Rows from a dataset:
** begin **
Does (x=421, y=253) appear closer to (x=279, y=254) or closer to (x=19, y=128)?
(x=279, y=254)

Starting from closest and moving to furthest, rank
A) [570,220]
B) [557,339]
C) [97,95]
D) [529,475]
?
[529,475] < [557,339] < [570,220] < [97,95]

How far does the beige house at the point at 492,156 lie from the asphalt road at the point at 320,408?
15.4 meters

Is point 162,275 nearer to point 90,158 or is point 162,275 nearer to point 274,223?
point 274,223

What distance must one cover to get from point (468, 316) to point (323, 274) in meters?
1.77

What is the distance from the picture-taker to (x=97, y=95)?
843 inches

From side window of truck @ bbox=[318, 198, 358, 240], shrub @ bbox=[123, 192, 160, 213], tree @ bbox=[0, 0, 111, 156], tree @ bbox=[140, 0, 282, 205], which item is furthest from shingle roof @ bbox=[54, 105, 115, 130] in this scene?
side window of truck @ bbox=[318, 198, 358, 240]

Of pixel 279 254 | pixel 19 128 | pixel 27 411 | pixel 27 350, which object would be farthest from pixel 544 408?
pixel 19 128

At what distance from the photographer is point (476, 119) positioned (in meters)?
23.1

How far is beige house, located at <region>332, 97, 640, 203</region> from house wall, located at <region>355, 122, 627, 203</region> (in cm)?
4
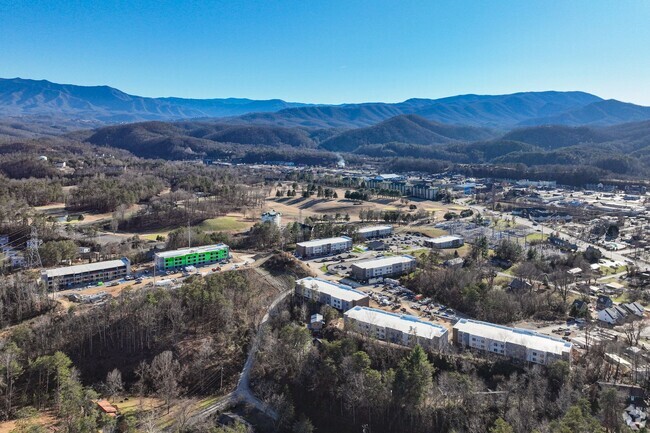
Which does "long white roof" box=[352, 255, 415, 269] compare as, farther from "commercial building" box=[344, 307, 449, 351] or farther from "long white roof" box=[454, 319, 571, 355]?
"long white roof" box=[454, 319, 571, 355]

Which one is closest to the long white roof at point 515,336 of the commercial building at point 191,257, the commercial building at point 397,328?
the commercial building at point 397,328

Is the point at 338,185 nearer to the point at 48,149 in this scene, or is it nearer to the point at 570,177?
the point at 570,177

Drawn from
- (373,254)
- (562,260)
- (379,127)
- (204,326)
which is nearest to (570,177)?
(562,260)

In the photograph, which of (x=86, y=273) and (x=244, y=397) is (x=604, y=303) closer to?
(x=244, y=397)

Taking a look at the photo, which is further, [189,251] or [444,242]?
[444,242]

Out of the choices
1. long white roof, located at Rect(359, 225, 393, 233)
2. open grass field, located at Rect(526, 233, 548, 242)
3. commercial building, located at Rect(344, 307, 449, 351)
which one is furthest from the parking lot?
open grass field, located at Rect(526, 233, 548, 242)

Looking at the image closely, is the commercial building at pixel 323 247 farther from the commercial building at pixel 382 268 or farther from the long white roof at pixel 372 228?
the commercial building at pixel 382 268

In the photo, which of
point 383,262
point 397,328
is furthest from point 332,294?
point 383,262
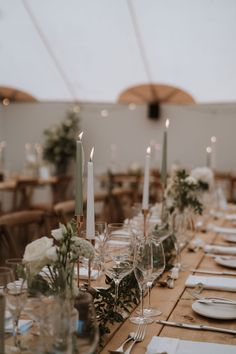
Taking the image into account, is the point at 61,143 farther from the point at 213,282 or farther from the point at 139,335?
the point at 139,335

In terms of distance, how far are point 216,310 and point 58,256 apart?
618mm

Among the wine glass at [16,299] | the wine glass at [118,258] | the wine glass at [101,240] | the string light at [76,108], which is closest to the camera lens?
the wine glass at [16,299]

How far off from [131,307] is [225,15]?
643 centimetres

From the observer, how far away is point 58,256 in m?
1.29

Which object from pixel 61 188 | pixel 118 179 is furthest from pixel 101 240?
pixel 118 179

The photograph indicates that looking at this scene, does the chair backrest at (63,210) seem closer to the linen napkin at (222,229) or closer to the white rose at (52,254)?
the linen napkin at (222,229)

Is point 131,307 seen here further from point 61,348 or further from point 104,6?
point 104,6

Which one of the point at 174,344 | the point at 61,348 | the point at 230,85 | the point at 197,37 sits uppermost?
the point at 197,37

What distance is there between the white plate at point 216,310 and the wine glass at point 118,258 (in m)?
0.26

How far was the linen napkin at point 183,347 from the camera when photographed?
133 cm

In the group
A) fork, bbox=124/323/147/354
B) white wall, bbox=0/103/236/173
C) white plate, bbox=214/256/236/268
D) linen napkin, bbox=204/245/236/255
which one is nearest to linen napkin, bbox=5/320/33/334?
fork, bbox=124/323/147/354

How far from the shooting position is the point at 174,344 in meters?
1.37

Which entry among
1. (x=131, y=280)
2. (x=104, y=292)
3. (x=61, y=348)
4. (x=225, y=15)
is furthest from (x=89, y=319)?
(x=225, y=15)

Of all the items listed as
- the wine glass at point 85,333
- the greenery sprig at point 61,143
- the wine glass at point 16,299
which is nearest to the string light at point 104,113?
the greenery sprig at point 61,143
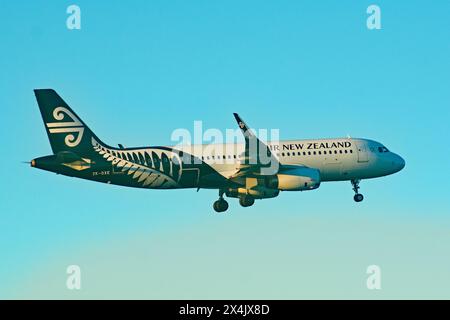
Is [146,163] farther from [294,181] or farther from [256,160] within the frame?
[294,181]

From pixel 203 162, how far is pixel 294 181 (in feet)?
25.6

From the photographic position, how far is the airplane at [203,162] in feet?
285

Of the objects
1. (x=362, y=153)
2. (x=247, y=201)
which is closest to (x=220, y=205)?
(x=247, y=201)

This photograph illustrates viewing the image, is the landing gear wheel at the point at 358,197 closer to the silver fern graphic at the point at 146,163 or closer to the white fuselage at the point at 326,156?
the white fuselage at the point at 326,156

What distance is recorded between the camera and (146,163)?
8838 cm

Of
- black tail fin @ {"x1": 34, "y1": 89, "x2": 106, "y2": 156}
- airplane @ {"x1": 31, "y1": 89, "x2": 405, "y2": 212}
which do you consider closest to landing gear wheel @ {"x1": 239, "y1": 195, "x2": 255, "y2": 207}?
airplane @ {"x1": 31, "y1": 89, "x2": 405, "y2": 212}

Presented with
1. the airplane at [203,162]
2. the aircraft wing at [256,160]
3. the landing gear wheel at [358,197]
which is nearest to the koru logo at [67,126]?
the airplane at [203,162]

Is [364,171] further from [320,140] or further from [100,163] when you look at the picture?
[100,163]

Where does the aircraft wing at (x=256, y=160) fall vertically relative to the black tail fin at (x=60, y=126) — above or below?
below

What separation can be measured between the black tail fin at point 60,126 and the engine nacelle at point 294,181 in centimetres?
1562

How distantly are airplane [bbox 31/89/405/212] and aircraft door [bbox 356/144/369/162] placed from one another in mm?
115

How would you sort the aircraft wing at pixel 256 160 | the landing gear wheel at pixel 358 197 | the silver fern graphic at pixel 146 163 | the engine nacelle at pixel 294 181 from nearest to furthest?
the aircraft wing at pixel 256 160
the silver fern graphic at pixel 146 163
the engine nacelle at pixel 294 181
the landing gear wheel at pixel 358 197
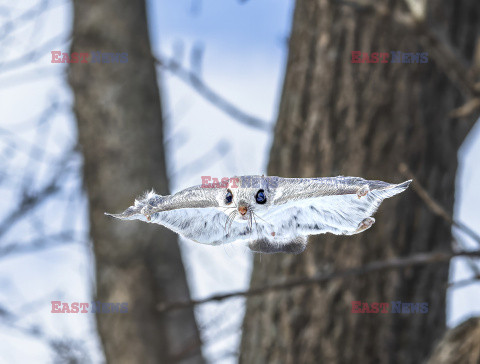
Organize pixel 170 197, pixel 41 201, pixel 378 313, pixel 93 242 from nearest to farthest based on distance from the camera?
pixel 170 197
pixel 378 313
pixel 93 242
pixel 41 201

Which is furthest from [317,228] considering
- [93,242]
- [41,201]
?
[41,201]

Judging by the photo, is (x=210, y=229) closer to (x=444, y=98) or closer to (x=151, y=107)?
(x=444, y=98)

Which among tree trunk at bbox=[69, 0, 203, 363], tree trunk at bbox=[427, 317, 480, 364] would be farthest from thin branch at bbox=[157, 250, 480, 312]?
tree trunk at bbox=[69, 0, 203, 363]

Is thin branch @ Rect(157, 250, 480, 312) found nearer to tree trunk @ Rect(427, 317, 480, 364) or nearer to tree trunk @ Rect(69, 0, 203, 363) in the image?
tree trunk @ Rect(427, 317, 480, 364)

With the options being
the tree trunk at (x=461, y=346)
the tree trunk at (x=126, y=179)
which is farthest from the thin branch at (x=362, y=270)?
the tree trunk at (x=126, y=179)

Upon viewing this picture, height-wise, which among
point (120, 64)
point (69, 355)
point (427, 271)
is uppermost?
point (120, 64)

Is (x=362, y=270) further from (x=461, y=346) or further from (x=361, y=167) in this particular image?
(x=361, y=167)

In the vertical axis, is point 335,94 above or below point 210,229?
above

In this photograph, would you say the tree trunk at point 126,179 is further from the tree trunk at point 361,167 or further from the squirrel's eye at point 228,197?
the squirrel's eye at point 228,197
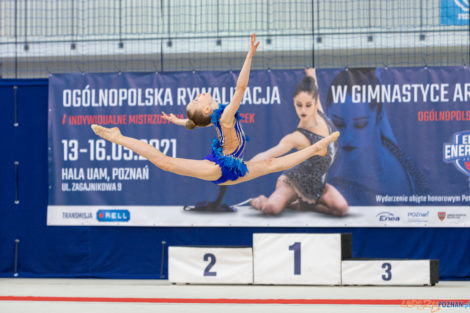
** end **
WHAT IS REQUIRED: Retype every row above word for word, omitting the pictures.

RESULT FOR THIS TASK:
Does (x=421, y=253) appear closer to (x=279, y=254) or closer to (x=19, y=128)?
(x=279, y=254)

Starting from closest and moving to furthest, rank
A) [570,220]
B) [557,339]
C) [97,95]
D) [529,475]
?
[529,475] < [557,339] < [570,220] < [97,95]

How far does the beige house at the point at 492,156 lie from the asphalt road at the point at 320,408?
15.4 meters

Is point 162,275 nearer to point 90,158 or is point 162,275 nearer to point 274,223?
point 274,223

What distance must one cover to get from point (468, 316) to point (323, 274) in meters?
1.77

What is the distance from the picture-taker to (x=97, y=95)?
843 inches

From side window of truck @ bbox=[318, 198, 358, 240], shrub @ bbox=[123, 192, 160, 213], tree @ bbox=[0, 0, 111, 156], tree @ bbox=[140, 0, 282, 205], which item is furthest from shingle roof @ bbox=[54, 105, 115, 130] in this scene?
side window of truck @ bbox=[318, 198, 358, 240]

Of pixel 279 254 | pixel 19 128 | pixel 27 411 | pixel 27 350, which object would be farthest from pixel 544 408?
pixel 19 128

At what distance from the photographer is point (476, 119) positioned (in meters)?
23.1

How far is beige house, located at <region>332, 97, 640, 203</region> from house wall, located at <region>355, 122, 627, 203</region> (in cm)?
4
Which does "long white roof" box=[352, 255, 415, 269] compare as, farther from "commercial building" box=[344, 307, 449, 351] or farther from "long white roof" box=[454, 319, 571, 355]?
"long white roof" box=[454, 319, 571, 355]

Which one is closest to the long white roof at point 515,336 of the commercial building at point 191,257, the commercial building at point 397,328?
the commercial building at point 397,328

Is the point at 338,185 nearer to the point at 48,149 in this scene, or is it nearer to the point at 570,177?
the point at 570,177

Drawn from
- (373,254)
- (562,260)
- (379,127)
- (204,326)
which is nearest to (570,177)?
(562,260)

In the photograph, which of (x=86, y=273) and (x=244, y=397) is (x=604, y=303) closer to?
(x=244, y=397)

Taking a look at the photo, which is further, [189,251] or [444,242]?
[444,242]

Out of the choices
1. long white roof, located at Rect(359, 225, 393, 233)
2. open grass field, located at Rect(526, 233, 548, 242)
3. commercial building, located at Rect(344, 307, 449, 351)
which one is furthest from the parking lot?
open grass field, located at Rect(526, 233, 548, 242)

Looking at the image closely, is the commercial building at pixel 323 247 farther from the commercial building at pixel 382 268 or farther from the long white roof at pixel 372 228?
the commercial building at pixel 382 268

In the photo, which of
point 383,262
point 397,328
is furthest from point 332,294?
point 383,262
Taking the image into account, is the point at 61,143 farther from the point at 213,282 or farther from the point at 139,335?
the point at 139,335

In terms of distance, how far are point 216,310 and point 58,256 apart?
618mm

Among the wine glass at [16,299] | the wine glass at [118,258] | the wine glass at [101,240] | the string light at [76,108], which is closest to the camera lens?
the wine glass at [16,299]

How far off from [131,307] is [225,15]?
643 centimetres

From the observer, how far away is point 58,256 in m?
1.29

Which object from pixel 61 188 | pixel 118 179 is furthest from pixel 101 240?
pixel 118 179

The photograph indicates that looking at this scene, does the chair backrest at (63,210) seem closer to the linen napkin at (222,229) or closer to the white rose at (52,254)?
the linen napkin at (222,229)

Is point 131,307 seen here further from point 61,348 or further from point 104,6?
point 104,6

Which one of the point at 174,344 | the point at 61,348 | the point at 230,85 | the point at 197,37 sits uppermost?
the point at 197,37

What distance is there between the white plate at point 216,310 and the wine glass at point 118,258 (in m)?
0.26

How far was the linen napkin at point 183,347 from the camera when photographed?
133 cm

In the group
A) fork, bbox=124/323/147/354
B) white wall, bbox=0/103/236/173
C) white plate, bbox=214/256/236/268
D) linen napkin, bbox=204/245/236/255
which one is nearest to linen napkin, bbox=5/320/33/334?
fork, bbox=124/323/147/354

How far from the shooting position is the point at 174,344 in meters?
1.37

Which entry among
1. (x=131, y=280)
2. (x=104, y=292)
3. (x=61, y=348)
4. (x=225, y=15)
is furthest from (x=89, y=319)?
(x=225, y=15)

Of all the items listed as
- the wine glass at point 85,333
- the greenery sprig at point 61,143
- the wine glass at point 16,299
which is nearest to the string light at point 104,113?
the greenery sprig at point 61,143
Is [146,163] farther from [294,181] or farther from [256,160] within the frame?
[294,181]

From pixel 203 162, how far is pixel 294 181 (in feet)?
25.6

From the photographic position, how far is the airplane at [203,162] in feet?
285

Of the objects
1. (x=362, y=153)
2. (x=247, y=201)
which is closest to (x=220, y=205)?
(x=247, y=201)

This photograph illustrates viewing the image, is the landing gear wheel at the point at 358,197 closer to the silver fern graphic at the point at 146,163 or closer to the white fuselage at the point at 326,156?
the white fuselage at the point at 326,156

What distance is recorded between the camera and (146,163)?
8838 cm

Of
- black tail fin @ {"x1": 34, "y1": 89, "x2": 106, "y2": 156}
- airplane @ {"x1": 31, "y1": 89, "x2": 405, "y2": 212}
which do you consider closest to landing gear wheel @ {"x1": 239, "y1": 195, "x2": 255, "y2": 207}?
airplane @ {"x1": 31, "y1": 89, "x2": 405, "y2": 212}

Presented with
1. the airplane at [203,162]
2. the aircraft wing at [256,160]
3. the landing gear wheel at [358,197]
which is nearest to the koru logo at [67,126]?
the airplane at [203,162]

Is [364,171] further from [320,140] or further from [100,163] when you look at the picture?
[100,163]

Where does the aircraft wing at (x=256, y=160) fall vertically relative to the black tail fin at (x=60, y=126) — above or below?
below

What separation can be measured between the black tail fin at point 60,126 and the engine nacelle at point 294,181 in centimetres?
1562

How distantly are airplane [bbox 31/89/405/212] and aircraft door [bbox 356/144/369/162] placed from one another in mm?
115

How would you sort the aircraft wing at pixel 256 160 | the landing gear wheel at pixel 358 197 | the silver fern graphic at pixel 146 163 | the engine nacelle at pixel 294 181 from nearest to furthest?
the aircraft wing at pixel 256 160
the silver fern graphic at pixel 146 163
the engine nacelle at pixel 294 181
the landing gear wheel at pixel 358 197
Organize pixel 170 197, pixel 41 201, pixel 378 313, pixel 93 242 from nearest to farthest based on distance from the camera?
pixel 170 197
pixel 378 313
pixel 93 242
pixel 41 201

Which is furthest from [317,228] considering
- [93,242]
- [41,201]
?
[41,201]

Judging by the photo, is (x=210, y=229) closer to (x=444, y=98) or closer to (x=151, y=107)?
(x=444, y=98)

Which among tree trunk at bbox=[69, 0, 203, 363], tree trunk at bbox=[427, 317, 480, 364] would be farthest from thin branch at bbox=[157, 250, 480, 312]?
tree trunk at bbox=[69, 0, 203, 363]

Is thin branch @ Rect(157, 250, 480, 312) found nearer to tree trunk @ Rect(427, 317, 480, 364) or nearer to tree trunk @ Rect(69, 0, 203, 363) in the image?
tree trunk @ Rect(427, 317, 480, 364)

With the options being
the tree trunk at (x=461, y=346)
the tree trunk at (x=126, y=179)
which is farthest from the thin branch at (x=362, y=270)?
the tree trunk at (x=126, y=179)

Upon viewing this picture, height-wise, which among
point (120, 64)
point (69, 355)
point (427, 271)
is uppermost?
point (120, 64)

Is (x=362, y=270) further from (x=461, y=346) or further from (x=361, y=167) in this particular image?
(x=361, y=167)

In the vertical axis, is point 335,94 above or below point 210,229?
above

In this photograph, would you say the tree trunk at point 126,179 is further from the tree trunk at point 361,167 or further from the squirrel's eye at point 228,197?
the squirrel's eye at point 228,197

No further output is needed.